Я посмотрел на нее с удивлением, а д-р Вежбицкий, заглянув в свою ложку, произнес, обращаясь к Язаковичу, еще более невероятную французскую фразу:
– Я ждал вас, ибо знал, что ваши волнения продлятся недолго, а угрызения совести – и того меньше!
На миг мне показалось, что они перестают общаться с нами обычным образом и здесь, в чужом для нас месте, скидывают маски и открывают карты. Язакович был бледен, словно натерт канифолью, и ломал себе пальцы. Меня спасло мое неглубокое ощущение будущего. Мой взгляд упал на ложку. Она была из серебра, и я воспользовался ею. Мы ели суп, сваренный в глиняной посудине в форме мандолины (ее можно было раскачивать над открытым огнем). Потом подали горячий сухой соус, горьковатый, заправленный солью с оленьего рога. На миг почувствовалось, какие мы желчные и вспыльчивые, а в глазах д-ра Вежбицкого полыхнул огонь. Когда мы перешли к вилкам, он опять сказал по-французски, будто продолжая прерванный разговор и глядя прямо на Язаковича:
– Я думаю, любовь моя, что это был подлый и отвратительный поступок! – И его губы треснули, как жареный каштан.

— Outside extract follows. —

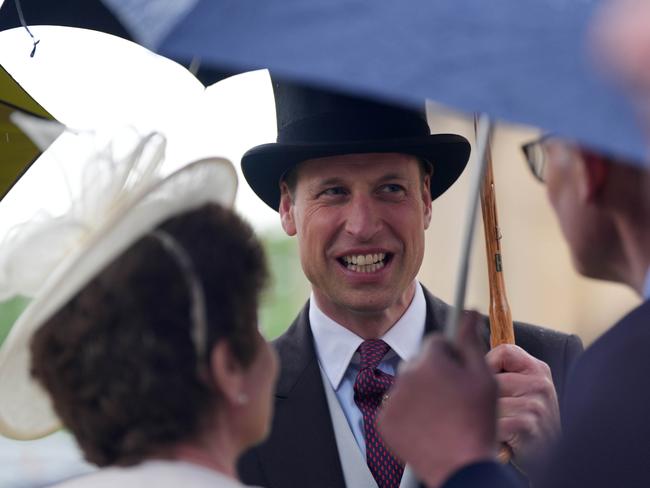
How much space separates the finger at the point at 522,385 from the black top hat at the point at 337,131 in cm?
89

Я схватил вилку, стиснул ее и понял, что главное произошло. Ответ на вопрос Язаковича, заданный им сестре, получен здесь, за столом д-ра Вежбицкого, словно сестра Язаковича воспользовалась, за отсутствием своих, губами д-ра Вежбицкого.

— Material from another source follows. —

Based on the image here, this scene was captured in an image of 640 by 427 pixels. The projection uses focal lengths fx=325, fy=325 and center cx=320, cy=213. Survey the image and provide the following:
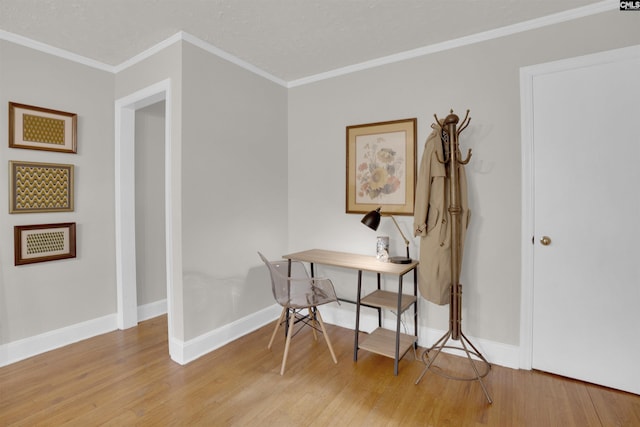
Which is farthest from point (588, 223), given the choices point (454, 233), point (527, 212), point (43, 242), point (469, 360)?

Язакович при этих словах вскочил, как сумасшедший, и под нашими испуганными взглядами вылетел из зала. Мгновение спустя мы услышали стук входных дверей. В первый момент я готов был поспешить за ним, чтобы задержать, потому что догадывался, что он задумал, но что-то мне помешало. Во всяком случае, не любезные хозяева, которые меня успокаивали, уверяя, что Язакович вернется, как только устанет. Меня остановила уверенность в том, что единственный способ спасти его – проникнуть в тайну этих людей и этого зала, где все происходило так непонятно, где прозвучало решающее слово и где разговор за обедом с первой минуты был таков, что я едва верил своим ушам. Поэтому я остался сидеть, скрывая дрожь и глядя на лежавшую на рояле скрипку Язаковича.
После вина цвета ржавчины в небольшом оплетенном серебром графине подали другое, пахнущее смолой. Об этом вине мне сказали, что пять лет назад им было окрашено то, первое.

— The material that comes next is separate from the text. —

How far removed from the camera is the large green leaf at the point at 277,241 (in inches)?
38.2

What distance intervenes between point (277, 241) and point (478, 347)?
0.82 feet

– Говорят, – обратился ко мне доктор Вежбицкий, – что вкуснее рыба, пойманная в реке, что течет с юга на север, а не наоборот. В рыбу, которую мы едим, была зашита откупоренная бутылка красного вина, и оно испарилось, пропитав рыбу, пока та готовилась на огне…
Вежбицкий говорил на этот раз по-польски, ничего необычного в его словах не было, но я заметил, что оба вновь смотрят на меня как-то странно, вертя в руках свои бокалы. И сквозь сон, вызванный, быть может, замедленным дыханием во время второй, мирной, части обеда, я вдруг осознал, что уже целый час понятия не имею, что я ем. Ни одно из блюд мне до того не приходилось пробовать ни разу. Сейчас это был лосось, вспоротый и очищенный со спины, вывернутый и испеченный «лицом к лицу» – мясом к пламени – на огне из розовых прутьев. Потом появилось мясо оленя, убитого в полнолуние и оставленного на ночь на морозе, холодное и черное, обвязанное кишками на мясистых частях и конским волосом – на кончиках костей, чтобы удобнее было подносить ко рту. К нему подали соус из вишен с двойным запахом. Мы чувствовали грусть, и наши серебряные вилки медленно вонзались в оленину, а ножи отыскивали в мясе зубья вилок и осторожно их ощупывали… Я сидел, ел и ждал. Все, что произошло потом, показалось мне страшно медленным и долгим, хотя на самом деле прошло всего несколько минут до того момента, как тайна открылась. Я чувствовал себя как человек, который сознает больше, чем видит, и видит больше, чем сознает.
На обеде смешивались растения, соки земли, плоды моря, минералы, серебро, огонь и мясо. Среди лучших блюд было тесто, вложенное в раковину и запеченное на огне из хрена вместо дров. Словно невидимый мастер, угощающий нас, заговорил в этой раковине, и я подумал, что он всю жизнь готовит один-единственный вечный обед и никогда не начнет другой, даже если когда-нибудь покончит с этим, ибо так не бывает и быть не может… И мне захотелось его увидеть.
– Кто четвертый в этой комнате? – спросил я хозяев.
Вежбицкий отпил глоток вина.
– Наконец-то! – воскликнул он с облегчением.